From these challenges, several recommendations emerge for agencies that are in the process of setting up their own digital service teams, or are considering doing so.These include:

  • Understanding that digital transformation in government is not a “software problem,” but requires a holistic and strategic approach
  • Using “outside-the-box” thinking to infuse innovation into acquisition strategies
  • Phasing-in the use of new cost models to support digital services “start-up” teams
  • Including non-technical government employees as part of digital services teams
  • Challenging perceptions that “innovation can’t happen here,” given existing regulatory and cultural constraints
  • Enlisting facilitative leaders to champion digital transformation
  • Promoting greater collaboration among digital service teams and agency IT stakeholders

In addition, the author recommends that policy makers take steps to ensure longer-term sustainability of digital transformation through the use of digital service teams.These steps include:

  • Aligning the priority of digital transformation with other mission-driven national and agency-level priorities
  • Addressing the legacy IT problems of the federal government
  • Scaling up digital service team activities where they demonstrate value
  • Expanding agencies’ authority to use innovative personnel tools to bring IT talent into government
  • Adopting a new approach towards third-party service providers that reduces procedural acquisition burdens in favor of demonstrated capacity to deliver results

Media coverage:

Reference:

Mergel, I. (2017): Digital Service Teams – Challenges and Recommendations for Government, IBM – The Center for the Business of Government, Using Technologies Series, Washington, DC.

New article published: Agile Innovation Management in Government: A Research Agenda

screen-shot-2016-09-13-at-8-00-37-amI wrote a paper based on my interviews with CTOs and digital service innovators in the U.S. federal government. The goal of the paper is to bring together the elements that lead to innovations in digital service delivery. I contrast traditional software development processes with elements of an agile innovation management approach.
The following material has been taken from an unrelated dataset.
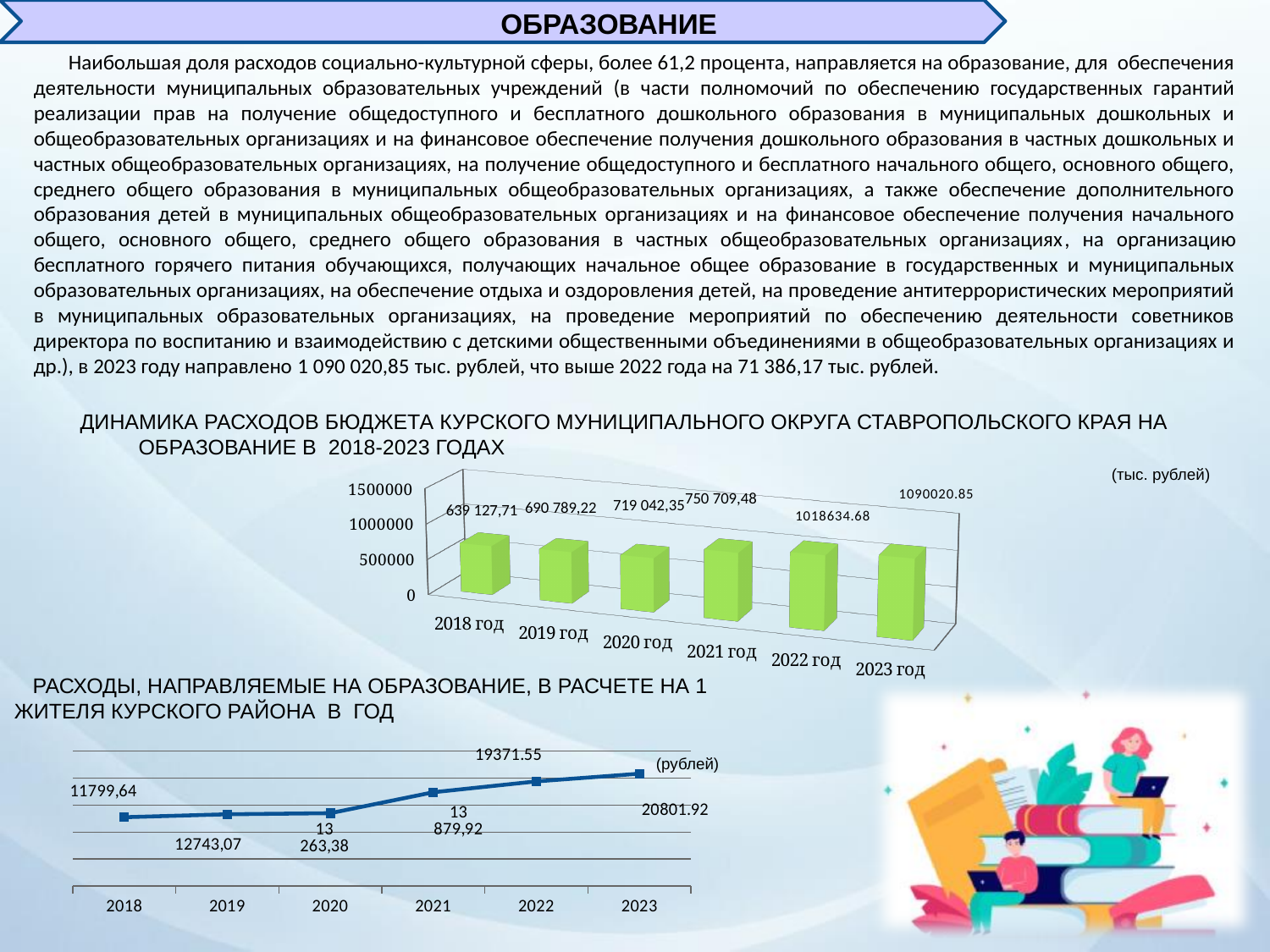
In the bar chart 'ДИНАМИКА РАСХОДОВ БЮДЖЕТА КУРСКОГО МУНИЦИПАЛЬНОГО ОКРУГА', how many years are shown? 6 In the lower chart 'РАСХОДЫ, НАПРАВЛЯЕМЫЕ НА ОБРАЗОВАНИЕ, В РАСЧЕТЕ НА 1 ЖИТЕЛЯ', which is larger, the value for 2019 or the value for 2022? 2022 In the bar chart 'ДИНАМИКА РАСХОДОВ БЮДЖЕТА КУРСКОГО МУНИЦИПАЛЬНОГО ОКРУГА', what is the value for 2023 год? 1090020.85 In the bar chart 'ДИНАМИКА РАСХОДОВ БЮДЖЕТА КУРСКОГО МУНИЦИПАЛЬНОГО ОКРУГА', which year has the highest value? 2023 год In the lower chart 'РАСХОДЫ, НАПРАВЛЯЕМЫЕ НА ОБРАЗОВАНИЕ, В РАСЧЕТЕ НА 1 ЖИТЕЛЯ', what is the value for 2018? 11799,64 In the bar chart 'ДИНАМИКА РАСХОДОВ БЮДЖЕТА КУРСКОГО МУНИЦИПАЛЬНОГО ОКРУГА', which year has the lowest value? 2018 год What type of chart is the upper chart 'ДИНАМИКА РАСХОДОВ БЮДЖЕТА КУРСКОГО МУНИЦИПАЛЬНОГО ОКРУГА'? bar chart What type of chart is the lower chart 'РАСХОДЫ, НАПРАВЛЯЕМЫЕ НА ОБРАЗОВАНИЕ, В РАСЧЕТЕ НА 1 ЖИТЕЛЯ'? line chart In the bar chart 'ДИНАМИКА РАСХОДОВ БЮДЖЕТА КУРСКОГО МУНИЦИПАЛЬНОГО ОКРУГА', do the values rise or fall from 2018 to 2023? rise In the bar chart 'ДИНАМИКА РАСХОДОВ БЮДЖЕТА КУРСКОГО МУНИЦИПАЛЬНОГО ОКРУГА', what is the value for 2018 год? 639 127,71 In the lower chart 'РАСХОДЫ, НАПРАВЛЯЕМЫЕ НА ОБРАЗОВАНИЕ, В РАСЧЕТЕ НА 1 ЖИТЕЛЯ', what is the value for 2023? 20801.92 In the bar chart 'ДИНАМИКА РАСХОДОВ БЮДЖЕТА КУРСКОГО МУНИЦИПАЛЬНОГО ОКРУГА', is the value for 2022 год greater or less than 1000000? greater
The result is a research framework and research questions for future explorations:

Abstract
Governments are facing an information technology upgrade and legacy problem: outdated systems and acquisition processes are resulting in high-risk technology projects that are either over budget or behind schedule. Recent catastrophic technology failures, such as the failed launch of the politically contested online marketplace Healthcare.gov in the U.S. were attributed to an over-reliance on external technology contractors and failures to manage large-scale technology contracts in government. As a response, agile software development and modular acquisition approaches, new independent organizational units equipped with fast reacting teams, in combination with a series of policy changes are developed to address the need to innovate digital service delivery in government. This article uses a process tracing approach, as well as initial qualitative interviews with a subset of executives and agency-level digital services members to provide an overview of the existing policies and implementation approaches toward an agile innovation management approach. The article then provides a research framework including research questions that provide guidance for future research on the managerial implementation considerations necessary to scale up the initial efforts and move toward a collaborative and agile innovation management approach in government.
Reference: Mergel, I. (2016): Agile Innovation Management in Government: A Research Agenda, in: Government Information Quarterly, 33(3), pp. 516-523.